Excerpts of labeled region data
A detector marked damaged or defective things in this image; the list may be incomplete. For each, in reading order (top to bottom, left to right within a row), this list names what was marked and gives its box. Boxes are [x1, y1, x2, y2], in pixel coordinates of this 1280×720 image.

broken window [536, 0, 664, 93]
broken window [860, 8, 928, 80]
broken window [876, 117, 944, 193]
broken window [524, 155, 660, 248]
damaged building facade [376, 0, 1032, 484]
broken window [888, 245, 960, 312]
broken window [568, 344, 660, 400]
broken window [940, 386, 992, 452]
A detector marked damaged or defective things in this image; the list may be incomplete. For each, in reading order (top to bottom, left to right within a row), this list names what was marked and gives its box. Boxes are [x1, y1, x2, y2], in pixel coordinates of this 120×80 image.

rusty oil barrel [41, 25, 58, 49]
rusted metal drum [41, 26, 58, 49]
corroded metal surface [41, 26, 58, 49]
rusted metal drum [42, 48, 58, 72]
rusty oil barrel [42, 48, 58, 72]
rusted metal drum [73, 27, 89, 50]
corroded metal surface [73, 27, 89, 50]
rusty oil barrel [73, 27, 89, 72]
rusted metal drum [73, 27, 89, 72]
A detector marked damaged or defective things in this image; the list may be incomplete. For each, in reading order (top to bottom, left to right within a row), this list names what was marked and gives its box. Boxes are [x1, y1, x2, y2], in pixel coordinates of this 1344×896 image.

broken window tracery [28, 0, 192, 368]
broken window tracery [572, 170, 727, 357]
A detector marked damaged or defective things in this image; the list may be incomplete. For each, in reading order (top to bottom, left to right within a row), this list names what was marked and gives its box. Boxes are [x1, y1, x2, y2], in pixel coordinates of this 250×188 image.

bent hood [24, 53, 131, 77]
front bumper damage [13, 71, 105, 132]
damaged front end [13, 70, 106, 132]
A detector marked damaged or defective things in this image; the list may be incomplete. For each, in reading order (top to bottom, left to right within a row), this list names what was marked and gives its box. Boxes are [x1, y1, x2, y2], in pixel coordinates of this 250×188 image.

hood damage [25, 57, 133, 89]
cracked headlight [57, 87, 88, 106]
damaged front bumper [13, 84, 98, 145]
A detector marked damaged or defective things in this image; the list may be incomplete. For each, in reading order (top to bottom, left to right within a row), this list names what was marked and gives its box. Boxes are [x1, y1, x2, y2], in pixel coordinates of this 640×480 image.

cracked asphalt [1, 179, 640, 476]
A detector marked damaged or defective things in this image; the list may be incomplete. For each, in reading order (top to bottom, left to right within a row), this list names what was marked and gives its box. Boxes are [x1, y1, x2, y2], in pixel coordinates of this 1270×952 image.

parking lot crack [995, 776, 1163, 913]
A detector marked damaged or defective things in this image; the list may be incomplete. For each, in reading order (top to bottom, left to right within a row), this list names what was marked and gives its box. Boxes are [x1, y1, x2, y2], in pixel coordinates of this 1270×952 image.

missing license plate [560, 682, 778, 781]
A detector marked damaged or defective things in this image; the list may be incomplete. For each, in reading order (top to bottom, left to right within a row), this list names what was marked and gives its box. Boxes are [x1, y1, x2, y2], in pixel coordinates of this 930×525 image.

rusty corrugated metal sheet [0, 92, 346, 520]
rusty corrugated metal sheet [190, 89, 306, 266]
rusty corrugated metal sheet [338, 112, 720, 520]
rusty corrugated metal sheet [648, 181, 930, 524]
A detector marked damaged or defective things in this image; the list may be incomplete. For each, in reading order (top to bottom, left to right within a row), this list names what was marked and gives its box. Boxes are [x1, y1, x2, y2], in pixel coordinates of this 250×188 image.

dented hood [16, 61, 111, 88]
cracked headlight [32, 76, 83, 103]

- [WHAT IS ASKED] Can you rename "detector" to "scanner" in the listing? Begin at the line that contains "this 930×525 image.", continue through the end of the listing, and keep everything else unchanged.

- [THE OUTPUT]
A scanner marked damaged or defective things in this image; the list may be incomplete. For each, in reading order (top to bottom, left to right within a row), this list names what was marked and gives its box. Boxes are [x1, y1, x2, y2], in pixel coordinates of this 930×525 image.

rusty corrugated metal sheet [0, 92, 346, 520]
rusty corrugated metal sheet [190, 89, 306, 266]
rusty corrugated metal sheet [338, 112, 720, 520]
rusty corrugated metal sheet [648, 181, 930, 524]
A scanner marked damaged or defective things in this image; the list may be incomplete. For each, in reading order (top to bottom, left to right within a row), this list names what was marked and gives its box. Boxes are [x1, y1, x2, y2], in pixel coordinates of this 250×188 image.

dented hood [16, 61, 111, 88]
cracked headlight [32, 76, 83, 103]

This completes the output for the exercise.